**Set problem 1:**
Please copy the passage from the email about pseudorange rate and gpsd, starting with "On Fri, 2 Nov" and going on through "to read consensus.".

On Fri, 2 Nov 2018 15:50:04 -0500
Gerry Creager - NOAA Affiliate <address@hidden> wrote:
> > I'm unfamiliar with 'pseudorange rate'. Is that the same as
> > doppler? RINEX just wants pseudorange, carrierphase and doppler.
> > Doppler is the speed that each satellite is approaching or receding.
> >
>
> PRR is indeed doppler, expressed in m/sec. In the world I grew up in,
> doppler was a frequency rate change in hz/sec... Yes, I'm old.
Not that old. I've been looking at what raw measurements GPS can
output and it was only very recently they seemd to read consensus.
> > Since we can't presently change the GPS receiver firmware, it would
> > have to be done in gpsd, or a gpsd client. Easy to do, if gpsd
> > has the needed data and algorithms.
> >
>
> It's probably marginally do-able in gpsd, but is it worth it? PAGES,
> for example, is stand alone, reads RINEX, and computes the geodetic
> results as an application. Is it useful to overburden gpsd to add the
> functionality?

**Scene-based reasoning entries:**
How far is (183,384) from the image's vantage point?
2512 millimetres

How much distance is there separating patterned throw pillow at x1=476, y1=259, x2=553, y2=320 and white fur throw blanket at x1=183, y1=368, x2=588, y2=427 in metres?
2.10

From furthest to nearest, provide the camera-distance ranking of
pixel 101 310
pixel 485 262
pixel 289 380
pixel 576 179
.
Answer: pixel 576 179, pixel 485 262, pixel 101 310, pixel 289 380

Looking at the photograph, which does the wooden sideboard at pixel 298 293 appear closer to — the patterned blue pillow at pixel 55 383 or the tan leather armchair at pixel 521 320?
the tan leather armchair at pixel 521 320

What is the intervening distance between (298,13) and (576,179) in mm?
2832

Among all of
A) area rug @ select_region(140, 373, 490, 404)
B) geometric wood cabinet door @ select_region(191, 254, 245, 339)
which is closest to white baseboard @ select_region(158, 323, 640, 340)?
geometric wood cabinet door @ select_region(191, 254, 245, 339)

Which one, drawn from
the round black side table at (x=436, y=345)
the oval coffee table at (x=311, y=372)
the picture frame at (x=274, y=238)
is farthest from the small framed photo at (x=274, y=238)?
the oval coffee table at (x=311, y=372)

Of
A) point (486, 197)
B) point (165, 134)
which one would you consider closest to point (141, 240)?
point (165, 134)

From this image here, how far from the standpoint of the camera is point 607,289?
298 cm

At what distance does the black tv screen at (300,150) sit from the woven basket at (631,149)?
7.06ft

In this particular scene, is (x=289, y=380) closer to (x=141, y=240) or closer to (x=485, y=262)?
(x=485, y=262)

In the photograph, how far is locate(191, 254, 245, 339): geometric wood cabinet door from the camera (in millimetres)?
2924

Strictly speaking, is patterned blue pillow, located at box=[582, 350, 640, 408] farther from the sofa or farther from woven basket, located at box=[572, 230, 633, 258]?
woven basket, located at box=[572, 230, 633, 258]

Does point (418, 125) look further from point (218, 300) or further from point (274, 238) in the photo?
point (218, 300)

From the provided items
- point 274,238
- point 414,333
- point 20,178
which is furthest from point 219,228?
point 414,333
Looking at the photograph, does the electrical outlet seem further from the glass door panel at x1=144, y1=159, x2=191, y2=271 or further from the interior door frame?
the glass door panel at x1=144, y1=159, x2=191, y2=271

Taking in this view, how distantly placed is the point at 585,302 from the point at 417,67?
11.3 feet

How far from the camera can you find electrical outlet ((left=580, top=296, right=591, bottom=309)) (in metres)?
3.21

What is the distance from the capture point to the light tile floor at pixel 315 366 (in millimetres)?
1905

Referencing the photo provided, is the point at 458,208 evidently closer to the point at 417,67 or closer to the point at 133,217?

**Set problem 2:**
Render the lines of the entries as a Markdown table with the columns Row and Entry line. Begin with the line containing "Does point (418, 125)", continue through the final line of the entries, and leave out blank lines.

**Exercise solution 1:**
On Fri, 2 Nov 2018 15:50:04 -0500
Gerry Creager - NOAA Affiliate <address@hidden> wrote:
> > I'm unfamiliar with 'pseudorange rate'. Is that the same as
> > doppler? RINEX just wants pseudorange, carrierphase and doppler.
> > Doppler is the speed that each satellite is approaching or receding.
> >
>
> PRR is indeed doppler, expressed in m/sec. In the world I grew up in,
> doppler was a frequency rate change in hz/sec... Yes, I'm old.
Not that old. I've been looking at what raw measurements GPS can
output and it was only very recently they seemd to read consensus.

**Exercise solution 2:**
| Row | Entry line |
|---|---|
| 1 | Does point (418, 125) look further from point (218, 300) or further from point (274, 238) in the photo? |
| 2 | point (218, 300) |
| 3 | From the provided items |
| 4 | - point 274,238 |
| 5 | - point 414,333 |
| 6 | - point 20,178 |
| 7 | which is furthest from point 219,228? |
| 8 | point 414,333 |
| 9 | Looking at the photograph, does the electrical outlet seem further from the glass door panel at x1=144, y1=159, x2=191, y2=271 or further from the interior door frame? |
| 10 | the glass door panel at x1=144, y1=159, x2=191, y2=271 |
| 11 | Taking in this view, how distantly placed is the point at 585,302 from the point at 417,67? |
| 12 | 11.3 feet |
| 13 | How far from the camera can you find electrical outlet ((left=580, top=296, right=591, bottom=309)) (in metres)? |
| 14 | 3.21 |
| 15 | What is the distance from the capture point to the light tile floor at pixel 315 366 (in millimetres)? |
| 16 | 1905 |
| 17 | Referencing the photo provided, is the point at 458,208 evidently closer to the point at 417,67 or closer to the point at 133,217? |